Jason3900 / gector-fast

A faster, simpler and distributed implementation of GECToR, a seq2edit GEC model
Apache License 2.0
15 stars 2 forks source link

FastGECToR

Introduction

A faster and simpler implementation of GECToR – Grammatical Error Correction: Tag, Not Rewrite with amp and distributed support by deepspeed. To make it faster and more readable, we remove allennlp dependencies and reconstruct related codes.
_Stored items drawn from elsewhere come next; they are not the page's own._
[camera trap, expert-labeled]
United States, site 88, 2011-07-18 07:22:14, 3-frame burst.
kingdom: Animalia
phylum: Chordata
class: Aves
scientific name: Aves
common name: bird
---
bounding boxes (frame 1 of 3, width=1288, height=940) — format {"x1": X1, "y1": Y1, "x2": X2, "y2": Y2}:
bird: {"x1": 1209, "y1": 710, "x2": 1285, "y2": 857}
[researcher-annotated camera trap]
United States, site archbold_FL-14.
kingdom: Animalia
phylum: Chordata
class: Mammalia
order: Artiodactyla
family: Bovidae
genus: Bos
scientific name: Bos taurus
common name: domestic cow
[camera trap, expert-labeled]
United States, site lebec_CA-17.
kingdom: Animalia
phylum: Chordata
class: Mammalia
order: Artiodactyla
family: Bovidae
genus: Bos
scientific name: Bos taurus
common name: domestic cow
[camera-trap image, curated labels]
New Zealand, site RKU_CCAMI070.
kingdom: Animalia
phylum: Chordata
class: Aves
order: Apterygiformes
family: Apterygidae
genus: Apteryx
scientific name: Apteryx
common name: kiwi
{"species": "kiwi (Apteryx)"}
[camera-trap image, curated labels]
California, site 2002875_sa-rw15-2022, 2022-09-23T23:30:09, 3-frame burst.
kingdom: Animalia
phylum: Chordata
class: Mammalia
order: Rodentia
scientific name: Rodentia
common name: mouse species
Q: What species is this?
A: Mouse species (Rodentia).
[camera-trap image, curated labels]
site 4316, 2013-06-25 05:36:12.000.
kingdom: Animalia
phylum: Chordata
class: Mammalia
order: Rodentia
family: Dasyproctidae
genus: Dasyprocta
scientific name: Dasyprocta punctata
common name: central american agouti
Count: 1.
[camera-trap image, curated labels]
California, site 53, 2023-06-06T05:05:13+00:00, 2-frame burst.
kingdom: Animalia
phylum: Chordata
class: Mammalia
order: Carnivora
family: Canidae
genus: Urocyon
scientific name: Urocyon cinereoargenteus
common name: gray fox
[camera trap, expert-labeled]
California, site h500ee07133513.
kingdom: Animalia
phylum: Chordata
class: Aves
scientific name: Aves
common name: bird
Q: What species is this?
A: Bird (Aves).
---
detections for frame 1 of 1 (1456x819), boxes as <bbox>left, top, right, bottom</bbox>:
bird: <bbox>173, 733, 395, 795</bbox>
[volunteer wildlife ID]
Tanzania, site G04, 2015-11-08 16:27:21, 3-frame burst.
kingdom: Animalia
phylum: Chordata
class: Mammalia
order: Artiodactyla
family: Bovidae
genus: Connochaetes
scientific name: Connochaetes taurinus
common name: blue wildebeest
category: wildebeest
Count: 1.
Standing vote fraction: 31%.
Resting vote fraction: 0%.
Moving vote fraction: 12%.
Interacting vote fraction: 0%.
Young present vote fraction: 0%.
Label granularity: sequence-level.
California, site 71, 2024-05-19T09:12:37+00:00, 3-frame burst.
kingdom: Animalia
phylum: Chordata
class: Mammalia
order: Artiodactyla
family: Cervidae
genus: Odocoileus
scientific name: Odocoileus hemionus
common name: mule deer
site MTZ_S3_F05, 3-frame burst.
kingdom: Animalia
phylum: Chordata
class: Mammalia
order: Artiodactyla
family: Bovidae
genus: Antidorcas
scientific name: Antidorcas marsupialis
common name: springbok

NOTE: the project is now maintained by cofe-ai, updates and issue fixes will be on https://github.com/cofe-ai/fast-gector . Please check it.

Requirements

  1. Install Pytorch with cuda support

    conda create -n gector_env python=3.7.6 -y
    conda activate gector_env
    conda install pytorch=1.10.1 cudatoolkit -c pytorch
  2. Install NVIDIA-Apex (for using amp with deepspeed)

    git clone https://github.com/NVIDIA/apex
    cd apex
    pip install -v --disable-pip-version-check --no-cache-dir --global-option="--cpp_ext" --global-option="--cuda_ext" ./
  3. Install following packages by conda/pip

    python==3.7.6
    transformers==4.14.1
    scikit-learn==1.0.2
    numpy==1.21.2
    deepspeed==0.5.10

Preprocess Data

  1. Tokenize your data (one sentence per line, split words by space)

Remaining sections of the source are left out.